Bash to search a csv for numbers and copy to a new file?

Commissario
Joined
16 Oct 2002
Posts
342,633
Location
In the radio shack
Hi folks,

After a couple of hours of messing around with this, I'm struggling.

I have two files, one is a text file consisting of a a bunch of numbers in this format

123556
213452
529521
134525

The second is a csv, the rows are quite long but it's a standard csv, nothing special. That csv starts with a six digit number.

I need to search the csv for any rows that start with a number from the first file and then move that entire row out to a new file. Moving it might be tricky, it may be easier just to copy the row into a new file.

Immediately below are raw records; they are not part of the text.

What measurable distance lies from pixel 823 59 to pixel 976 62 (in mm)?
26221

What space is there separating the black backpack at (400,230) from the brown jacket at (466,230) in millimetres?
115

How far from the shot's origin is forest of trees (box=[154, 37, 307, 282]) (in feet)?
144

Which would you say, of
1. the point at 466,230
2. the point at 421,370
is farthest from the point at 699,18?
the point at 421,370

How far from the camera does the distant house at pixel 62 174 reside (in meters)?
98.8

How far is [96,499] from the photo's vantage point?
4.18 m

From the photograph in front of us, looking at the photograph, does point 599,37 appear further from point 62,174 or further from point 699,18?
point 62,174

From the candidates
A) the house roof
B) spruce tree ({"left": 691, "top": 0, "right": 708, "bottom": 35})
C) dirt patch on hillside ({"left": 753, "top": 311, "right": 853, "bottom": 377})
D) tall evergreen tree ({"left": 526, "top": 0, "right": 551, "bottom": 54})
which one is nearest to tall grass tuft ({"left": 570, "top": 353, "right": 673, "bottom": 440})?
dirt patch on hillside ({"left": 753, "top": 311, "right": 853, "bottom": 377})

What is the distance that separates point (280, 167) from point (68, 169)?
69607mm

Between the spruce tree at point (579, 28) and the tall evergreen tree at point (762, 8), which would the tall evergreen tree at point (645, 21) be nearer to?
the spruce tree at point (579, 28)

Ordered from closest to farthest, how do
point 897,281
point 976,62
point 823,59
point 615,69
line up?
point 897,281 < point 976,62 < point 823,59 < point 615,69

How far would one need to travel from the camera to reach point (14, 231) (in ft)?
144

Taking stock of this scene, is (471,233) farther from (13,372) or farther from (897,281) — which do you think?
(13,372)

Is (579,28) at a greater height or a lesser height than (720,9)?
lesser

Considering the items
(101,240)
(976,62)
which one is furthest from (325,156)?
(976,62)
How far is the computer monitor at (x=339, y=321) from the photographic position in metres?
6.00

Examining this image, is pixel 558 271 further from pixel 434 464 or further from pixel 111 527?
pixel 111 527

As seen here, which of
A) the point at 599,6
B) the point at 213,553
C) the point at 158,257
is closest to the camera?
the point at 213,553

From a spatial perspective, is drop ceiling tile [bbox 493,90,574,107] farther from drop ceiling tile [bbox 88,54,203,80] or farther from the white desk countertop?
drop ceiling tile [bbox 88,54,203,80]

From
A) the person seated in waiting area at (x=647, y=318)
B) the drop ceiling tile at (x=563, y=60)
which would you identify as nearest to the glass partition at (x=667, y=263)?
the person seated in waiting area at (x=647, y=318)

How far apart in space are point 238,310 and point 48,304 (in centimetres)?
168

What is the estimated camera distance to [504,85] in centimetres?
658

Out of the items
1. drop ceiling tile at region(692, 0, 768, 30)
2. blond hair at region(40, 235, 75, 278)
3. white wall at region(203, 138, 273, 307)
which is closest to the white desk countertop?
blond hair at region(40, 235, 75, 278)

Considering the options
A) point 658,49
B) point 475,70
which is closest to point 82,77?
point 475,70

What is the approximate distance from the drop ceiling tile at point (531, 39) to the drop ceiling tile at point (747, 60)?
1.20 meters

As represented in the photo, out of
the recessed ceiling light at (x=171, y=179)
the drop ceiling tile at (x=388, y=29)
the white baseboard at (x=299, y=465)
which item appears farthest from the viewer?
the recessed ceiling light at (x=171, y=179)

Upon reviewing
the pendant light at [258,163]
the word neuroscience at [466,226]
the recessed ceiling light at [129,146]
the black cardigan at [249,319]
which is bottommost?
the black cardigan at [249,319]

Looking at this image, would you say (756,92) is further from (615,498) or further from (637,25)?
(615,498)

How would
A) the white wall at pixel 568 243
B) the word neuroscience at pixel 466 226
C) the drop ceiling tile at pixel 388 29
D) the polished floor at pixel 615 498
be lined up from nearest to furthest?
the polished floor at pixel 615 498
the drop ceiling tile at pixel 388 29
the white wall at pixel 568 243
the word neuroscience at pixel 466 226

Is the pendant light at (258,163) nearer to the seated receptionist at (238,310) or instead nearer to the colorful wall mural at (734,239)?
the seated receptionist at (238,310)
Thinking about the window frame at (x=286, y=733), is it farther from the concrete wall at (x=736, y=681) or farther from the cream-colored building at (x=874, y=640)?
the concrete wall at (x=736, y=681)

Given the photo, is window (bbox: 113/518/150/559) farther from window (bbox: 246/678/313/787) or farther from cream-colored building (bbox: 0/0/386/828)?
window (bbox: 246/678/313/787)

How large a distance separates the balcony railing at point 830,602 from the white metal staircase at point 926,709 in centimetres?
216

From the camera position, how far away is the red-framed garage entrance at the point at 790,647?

The column of numbers is about 1500 numbers long and the csv is about 45,000 so it's quite a big job.

With how well *nix works with text files, I thought this would be quite straightforward but I'm struggling.

Can anyone help please?

Thanks.
 
Hi folks,

After a couple of hours of messing around with this, I'm struggling.

I have two files, one is a text file consisting of a a bunch of numbers in this format

123556
213452
529521
134525

The second is a csv, the rows are quite long but it's a standard csv, nothing special. That csv starts with a six digit number.

I need to search the csv for any rows that start with a number from the first file and then move that entire row out to a new file. Moving it might be tricky, it may be easier just to copy the row into a new file.

The column of numbers is about 1500 numbers long and the csv is about 45,000 so it's quite a big job.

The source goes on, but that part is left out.